Un an plus tard, c’était au tour de Michael Burke, PDG de Louis Vuitton, de présenter lors de son défilé Croisière à New-York, puis au salon VivaTech à Paris, le sac connecté : « Canvas of the Future» intégrant deux écrans flexibles et tactiles (capable de diffuser images ou vidéos choisies par l’usager depuis son smartphone). Initiative suivie de près par d’autres acteurs du luxe Chanel, …mais aussi du retail comme H&M et LEVIS
Si le sujet de l’alliance possible entre luxe et technologie ne fait aucun de doute, celui de la connectivité d’une pièce de luxe reste toujours énigmatique. Le duel Silicon Valley et avenue Montaigne reste d’actualité.
Certes, certaines montres connectées sont apparues sur le marché du luxe grâce à des collaborations avec Hublot ou encore HERMES , mais en France, les considère-t-on vraiment comme des produits haut de gamme ?
De surcroît, la technologie intégrée est-elle véritablement compatible avec la notion d’intemporalité propre au secteur ?
Rappelons-le, la connectivité implique fondamentalement l’obsolescence programmée du produit.
La question qui en découle est donc la suivante : un produit connecté (et donc potentiellement obsolescent) peut-il être considéré comme un produit de luxe ?
Aujourd’hui, cela semble difficile à concevoir car nous avons grandi avec l’idée qu’un produit haut de gamme est un produit avec une durée de vie illimité et permettant de le transmettre de génération en génération.
La question est multiple en réalité puisqu’elle soulève de nombreuses autres interrogations, à l’instar du rapport à la possession VS un rapport purement expérientiel.
Evidemment, l’évolution des attentes des nouvelles générations aura un impact sur les offres à venir et chaque marché (zone géographique) n’aura pas le même avis sur la question.
Il existe d’autres résistances majeures à ce mariage entre le textile et la technologie. D’abord des limites techniques, puisque si les enjeux actuels visent à fondre les devices dans le corps, on en est encore aux balbutiements d’intégration de processeurs et d’écrans dans les textiles.
Dans cette logique, le vêtement pourrait donc prendre la place du téléphone et deviendrait l’intermédiaire idéal car porté au quotidien. Une évolution loin d’être anodine, que ce vêtement qui, au-delà de ses fonctions de protection et reflet du statut, puisse communiquer des informations !

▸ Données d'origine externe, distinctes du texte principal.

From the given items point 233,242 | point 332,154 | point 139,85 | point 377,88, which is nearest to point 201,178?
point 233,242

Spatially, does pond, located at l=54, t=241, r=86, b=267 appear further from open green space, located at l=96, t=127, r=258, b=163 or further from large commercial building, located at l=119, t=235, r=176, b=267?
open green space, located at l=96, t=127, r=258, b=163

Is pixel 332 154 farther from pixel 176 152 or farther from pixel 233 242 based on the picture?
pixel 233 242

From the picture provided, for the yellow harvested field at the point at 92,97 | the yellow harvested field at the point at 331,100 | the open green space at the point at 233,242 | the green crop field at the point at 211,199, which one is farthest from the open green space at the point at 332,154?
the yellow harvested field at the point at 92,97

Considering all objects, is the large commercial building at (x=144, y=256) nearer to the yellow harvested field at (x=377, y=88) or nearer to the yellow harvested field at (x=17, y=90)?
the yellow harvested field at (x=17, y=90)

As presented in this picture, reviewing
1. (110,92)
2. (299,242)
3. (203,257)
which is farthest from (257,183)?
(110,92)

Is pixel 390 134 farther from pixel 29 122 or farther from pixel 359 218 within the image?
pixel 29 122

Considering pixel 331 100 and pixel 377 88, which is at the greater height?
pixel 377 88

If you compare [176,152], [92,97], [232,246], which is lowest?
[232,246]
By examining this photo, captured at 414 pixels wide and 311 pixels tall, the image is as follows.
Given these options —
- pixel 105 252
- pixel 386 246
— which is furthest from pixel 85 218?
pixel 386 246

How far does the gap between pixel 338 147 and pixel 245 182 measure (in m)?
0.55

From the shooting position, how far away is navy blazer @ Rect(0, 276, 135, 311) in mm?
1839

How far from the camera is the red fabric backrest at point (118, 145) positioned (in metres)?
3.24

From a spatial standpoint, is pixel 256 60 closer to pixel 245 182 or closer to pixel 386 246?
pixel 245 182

Mais il demeure tout de même le problème du lavage…En effet, il n’est pas très compliqué de confectionner des tissus connectés seulement, parvenir à les rendre résistants à la machine, à la transpiration, au repassage, et à toute autre contrainte auquel ils doivent répondre est toute autre chose. De plus les matériaux utilisés doivent conserver leurs propriétés isolantes pour ne pas risquer de mettre en danger l’utilisateur… Beaucoup de questions qui demeurent en suspens.
Trop chers, compliqués à entretenir et encombrants, pour une utilité pas si évidente : les vêtements connectés ont de nombreux challenges à surmonter. Mais de nombreuses start-ups, y compris françaises, ont investi le créneau, éveillant l’intérêt de l’industrie textile.